A ferradura e a cavalgadura
Carlos Moedas, homem da Goldman Sachs, mordomo da troika entre 2011 e 2015, foi premiado com o cargo de comissário europeu. É nessa qualidade que dispõe de uma generosa página semanal no diário do grupo Cofina, por onde passeia o seu deslumbramento com a UE e outras indigências.
Há dias, Moedas decidiu trazer às páginas do Correio da Manhã «a teoria da ferradura», que alegadamente descreve a proximidade entre a extrema-direita e a extrema-esquerda. Ambas «quase se tocam como os pólos opostos de uma ferradura de cavalo». Para abonar a favor da dita teoria, Moedas alude à realidade do Parlamento Europeu e faz uma confissão pungente: «durante 4 anos vi esta aliança destrutiva e quase irracional». Segundo ele, «com um único objectivo: destruir a Europa». Moedas não expôs a teoria em abstracto, fez questão de a ilustrar com exemplos concretos. Para tal, socorreu-se das declarações do ministro do interior italiano, o fascista Matteo Salvini, que acusou a UE de impor restrições ao investimento público em infra-estruturas, a propósito da queda da ponte em Génova, e equiparou-as à posição do PCP que, segundo Moedas, «culpava Bruxelas pela falta de investimento na ferrovia portuguesa». Para comprovar a teoria, não faltou sequer a invocação de Lénine, que segundo o afoito Moedas «disse que uma Europa unida seria impossível ou reaccionária e que seria sempre construída para sufocar o socialismo».

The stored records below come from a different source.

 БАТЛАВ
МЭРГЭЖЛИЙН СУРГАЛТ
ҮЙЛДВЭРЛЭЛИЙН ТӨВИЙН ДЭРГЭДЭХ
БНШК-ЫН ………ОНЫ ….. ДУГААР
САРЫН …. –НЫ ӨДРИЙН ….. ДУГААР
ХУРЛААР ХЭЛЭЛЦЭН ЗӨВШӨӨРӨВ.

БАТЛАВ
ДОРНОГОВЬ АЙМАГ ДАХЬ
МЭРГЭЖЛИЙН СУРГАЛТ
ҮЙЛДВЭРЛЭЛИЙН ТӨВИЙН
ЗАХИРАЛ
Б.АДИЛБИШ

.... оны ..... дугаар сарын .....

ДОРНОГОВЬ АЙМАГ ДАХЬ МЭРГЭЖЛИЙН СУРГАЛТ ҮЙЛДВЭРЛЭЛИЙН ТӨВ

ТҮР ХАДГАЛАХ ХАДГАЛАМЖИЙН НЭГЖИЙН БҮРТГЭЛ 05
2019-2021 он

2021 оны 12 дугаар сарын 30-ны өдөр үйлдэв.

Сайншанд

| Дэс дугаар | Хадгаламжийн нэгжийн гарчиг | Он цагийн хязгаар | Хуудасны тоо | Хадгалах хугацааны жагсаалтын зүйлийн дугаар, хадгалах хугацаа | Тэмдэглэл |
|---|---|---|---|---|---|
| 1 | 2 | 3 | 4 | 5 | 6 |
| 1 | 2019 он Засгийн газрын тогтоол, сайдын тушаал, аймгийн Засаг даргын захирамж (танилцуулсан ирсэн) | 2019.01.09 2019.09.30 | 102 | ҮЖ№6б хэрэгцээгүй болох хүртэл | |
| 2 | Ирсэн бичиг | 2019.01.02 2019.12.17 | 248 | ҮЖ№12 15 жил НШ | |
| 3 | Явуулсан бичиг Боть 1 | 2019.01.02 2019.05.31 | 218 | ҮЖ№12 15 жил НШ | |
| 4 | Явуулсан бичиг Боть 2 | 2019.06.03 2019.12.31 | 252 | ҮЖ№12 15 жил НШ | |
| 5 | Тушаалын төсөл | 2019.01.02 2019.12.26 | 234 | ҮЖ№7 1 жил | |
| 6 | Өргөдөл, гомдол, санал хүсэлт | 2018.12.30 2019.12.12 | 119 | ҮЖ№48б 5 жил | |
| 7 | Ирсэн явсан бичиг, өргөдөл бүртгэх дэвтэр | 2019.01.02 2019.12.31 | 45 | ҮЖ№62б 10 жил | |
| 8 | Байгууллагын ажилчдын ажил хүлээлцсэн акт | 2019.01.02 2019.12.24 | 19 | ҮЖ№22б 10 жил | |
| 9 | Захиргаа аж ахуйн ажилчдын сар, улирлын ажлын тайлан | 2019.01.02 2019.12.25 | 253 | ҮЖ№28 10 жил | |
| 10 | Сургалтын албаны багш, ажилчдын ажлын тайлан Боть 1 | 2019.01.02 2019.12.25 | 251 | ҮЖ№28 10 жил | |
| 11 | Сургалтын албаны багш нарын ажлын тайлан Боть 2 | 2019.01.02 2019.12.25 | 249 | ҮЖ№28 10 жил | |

Em plena Primeira Guerra Mundial, na pré-história da integração capitalista europeia, numa altura em que a ideia de criação dos Estados Unidos da Europa justificava um prolixo e aceso debate, a afirmação de Lénine foi a seguinte: Do ponto de vista das condições económicas do imperialismo, isto é, da exportação de capitais e da partilha do mundo pelas potências coloniais «avançadas» e «civilizadas», os Estados Unidos da Europa, sob o capitalismo, ou são impossíveis, ou são reaccionários. Só palas de cavalgadura (não ferraduras) podem obnubilar o alcance e o acerto da afirmação, depois de duas guerras mundiais e transcorridas seis décadas de integração capitalista europeia.
Moedas haveria de mostrar ainda mais claramente ao que vinha, escrevendo mais abaixo na mesma página: «Em Portugal falamos pouco sobre o terror que foi o comunismo».
Não fossem as palas, poderia Moedas olhar as ferraduras sobre as quais arrasta o seu anticomunismo. E fazendo-o, constatar a proximidade entre ele próprio e fascistas de matizes diversos. Com efeito, nem Salvini, nem Orban (membro do mesmo Partido Popular Europeu a que pertence Moedas), nem outros que tais, desdenhariam nem do seu anti-comunismo, nem das medidas tomadas pelo governo de Moedas, visando aumentar a exploração e a concentração da riqueza.
Moedas e Salvini defendem ambos a opressão e a exploração capitalistas. Pretendem perpetuá-la. Se procuram fazê-lo, neste momento, por vias aparentemente diversas, será mais para aumentar as probabilidades de sucesso de tal empresa. Mas ambos querem, acima de tudo, assegurar a manutenção de uma ordem social iníqua, a do capitalismo.
É isto que os une, mais do que aos pólos opostos de qualquer ferradura.